What you are asked to do: Write out the listing below again, precisely as it is given.

Excerpted data:
----

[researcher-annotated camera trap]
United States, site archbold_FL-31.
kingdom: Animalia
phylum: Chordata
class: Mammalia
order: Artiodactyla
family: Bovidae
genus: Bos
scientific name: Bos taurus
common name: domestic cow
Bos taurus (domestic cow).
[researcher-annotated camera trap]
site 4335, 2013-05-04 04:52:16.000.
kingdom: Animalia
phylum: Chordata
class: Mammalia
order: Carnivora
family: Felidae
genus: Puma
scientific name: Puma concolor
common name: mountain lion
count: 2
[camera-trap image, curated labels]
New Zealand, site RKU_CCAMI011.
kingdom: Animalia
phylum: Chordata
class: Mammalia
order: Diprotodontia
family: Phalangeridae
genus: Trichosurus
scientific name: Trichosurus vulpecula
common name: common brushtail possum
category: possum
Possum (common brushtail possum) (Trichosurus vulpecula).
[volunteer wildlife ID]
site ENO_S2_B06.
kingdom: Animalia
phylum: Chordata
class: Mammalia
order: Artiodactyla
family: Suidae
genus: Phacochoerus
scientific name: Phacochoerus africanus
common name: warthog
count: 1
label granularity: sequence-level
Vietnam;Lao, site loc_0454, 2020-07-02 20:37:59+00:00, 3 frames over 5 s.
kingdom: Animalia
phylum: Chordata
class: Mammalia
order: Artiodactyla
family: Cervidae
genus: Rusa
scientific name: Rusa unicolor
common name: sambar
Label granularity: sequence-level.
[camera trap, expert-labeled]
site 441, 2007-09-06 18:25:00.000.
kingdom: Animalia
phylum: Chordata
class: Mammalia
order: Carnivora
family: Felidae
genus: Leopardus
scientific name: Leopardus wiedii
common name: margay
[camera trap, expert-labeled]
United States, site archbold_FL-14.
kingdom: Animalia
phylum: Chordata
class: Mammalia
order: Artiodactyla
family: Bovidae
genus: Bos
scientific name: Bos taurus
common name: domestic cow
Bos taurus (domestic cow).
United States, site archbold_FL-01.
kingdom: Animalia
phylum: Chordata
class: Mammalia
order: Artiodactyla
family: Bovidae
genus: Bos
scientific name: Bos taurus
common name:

----

Answer:
[researcher-annotated camera trap]
United States, site archbold_FL-31.
kingdom: Animalia
phylum: Chordata
class: Mammalia
order: Artiodactyla
family: Bovidae
genus: Bos
scientific name: Bos taurus
common name: domestic cow
Bos taurus (domestic cow).
[researcher-annotated camera trap]
site 4335, 2013-05-04 04:52:16.000.
kingdom: Animalia
phylum: Chordata
class: Mammalia
order: Carnivora
family: Felidae
genus: Puma
scientific name: Puma concolor
common name: mountain lion
count: 2
[camera-trap image, curated labels]
New Zealand, site RKU_CCAMI011.
kingdom: Animalia
phylum: Chordata
class: Mammalia
order: Diprotodontia
family: Phalangeridae
genus: Trichosurus
scientific name: Trichosurus vulpecula
common name: common brushtail possum
category: possum
Possum (common brushtail possum) (Trichosurus vulpecula).
[volunteer wildlife ID]
site ENO_S2_B06.
kingdom: Animalia
phylum: Chordata
class: Mammalia
order: Artiodactyla
family: Suidae
genus: Phacochoerus
scientific name: Phacochoerus africanus
common name: warthog
count: 1
label granularity: sequence-level
Vietnam;Lao, site loc_0454, 2020-07-02 20:37:59+00:00, 3 frames over 5 s.
kingdom: Animalia
phylum: Chordata
class: Mammalia
order: Artiodactyla
family: Cervidae
genus: Rusa
scientific name: Rusa unicolor
common name: sambar
Label granularity: sequence-level.
[camera trap, expert-labeled]
site 441, 2007-09-06 18:25:00.000.
kingdom: Animalia
phylum: Chordata
class: Mammalia
order: Carnivora
family: Felidae
genus: Leopardus
scientific name: Leopardus wiedii
common name: margay
[camera trap, expert-labeled]
United States, site archbold_FL-14.
kingdom: Animalia
phylum: Chordata
class: Mammalia
order: Artiodactyla
family: Bovidae
genus: Bos
scientific name: Bos taurus
common name: domestic cow
Bos taurus (domestic cow).
United States, site archbold_FL-01.
kingdom: Animalia
phylum: Chordata
class: Mammalia
order: Artiodactyla
family: Bovidae
genus: Bos
scientific name: Bos taurus
common name:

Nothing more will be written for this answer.